Since I was tagged to write about an impossible dream I have been wondering what to write. At the same time I have been reading the incredible drama of Ada Blackjack. Ada Blackjack is about a 23 year old Inuit woman who went on an Arctic Expedition organized by Vilhjalmur Stefansson in 1921. She went along to sew for the four young men who were to spend the year on Wrangel Island for some poorly conceived hairbrained reason.

The four young men are sent off with only enough food for six months as they are to live off the land. It seems that they did not even have adequate winter clothing since they panic when Ada does not get down to her sewing tasks right away. It soon becomes evident that of the four well-educated, fit and intelligent young men, none of them are a good shot with the rifles and ammunition dwindles as scarce game escapes their efforts to bring in an adequate food supply. Ada simply refuses to touch the guns at all and seems to have the idea that since she is sewing for the crew, she should be fed by them.

At the end of the first year one young man is seriously ill with scurvy and the food supplies are low. However, Steffanson does not have the resources to get a ship to the island to pick them up in spite of the pleading of the parents of the young men.

Finally realizing that their food and ammunition is running low, three of the group take the dog sleds and head north hoping to cross the ice to Nome, Alaska. They are never heard of again.

Ada and Knight are left together at the original camp. By this time Knight is seriously ill and Ada must now learn to shoulder the rifle and hunt for their survival. Day after day, she takes on the new task. She learns to handle the recoil. She learns to aim and bring down birds. She eventually is able to kill and retrieve a seal.
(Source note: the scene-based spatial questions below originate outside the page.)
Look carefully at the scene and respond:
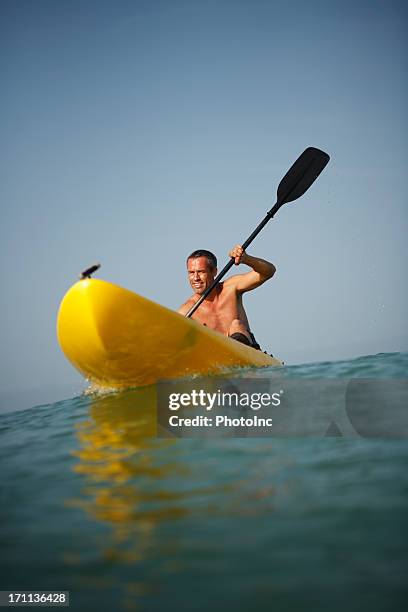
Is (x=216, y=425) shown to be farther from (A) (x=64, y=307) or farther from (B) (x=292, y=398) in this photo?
(A) (x=64, y=307)

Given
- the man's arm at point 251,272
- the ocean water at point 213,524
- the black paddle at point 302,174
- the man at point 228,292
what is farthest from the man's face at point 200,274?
the ocean water at point 213,524

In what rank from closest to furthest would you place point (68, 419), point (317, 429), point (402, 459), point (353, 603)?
point (353, 603), point (402, 459), point (317, 429), point (68, 419)

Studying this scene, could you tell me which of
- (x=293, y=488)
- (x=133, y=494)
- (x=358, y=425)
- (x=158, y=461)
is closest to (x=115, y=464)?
(x=158, y=461)

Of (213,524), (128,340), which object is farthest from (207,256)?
(213,524)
However, Knight, lying in bed, immobilized by scurvy is no longer able to swallow enough fresh meat to recover. He slowly wastes away and dies. Ada is left alone on Wrangel Island with a gun, the expedition cat, Knight's Bible and a typewriter. One of the passages that touches her deeply is the story of the Samaritan woman. Ada was a young Inuit woman, already married and divorced, the outsider of the group. The only survivor, she lived on after the others were gone with the Bible as her companion. At the end of the second year Ada is rescued. What we read in this book comes from her records and the diary of each of the young men.

Why do I think of this book as the impossible dream? I have a collection of books on Arctic exploration inherited from my mother and grandmother. I simply sat down and read them all one summer. Somehow, I think of the frontiers of the wilderness as their impossible dream. Why would two Victorian women make their main interest Arctic exploration? These books are, for the most part, devoid of a woman's point of view. This is the first time that I have read about Arctic exploration from the diary of a woman. Subtly the entire topic of Arctic exploration has shifted for me.

The story is told sympathetically and characters of the young men are drawn from interviews with relatives and letters from the parents, as well as diaries. How poorly prepared they all were! Ada had no special skill at survival as an Inuit. She accepted the challenge of survival when all other hope was gone. This story is fantastically well told and draws on amazingly detailed diaries. I highly recommend it but I do rejoice that Arctic exploration is not my impossible dream. Nonetheless we all have some notion of a personal frontier that we are reaching towards, whatever that may be.

1 comment:

David Ker said...

Ada's story and yours are highly evocative. And perhaps yours is more so for the personal frontier that is yours alone.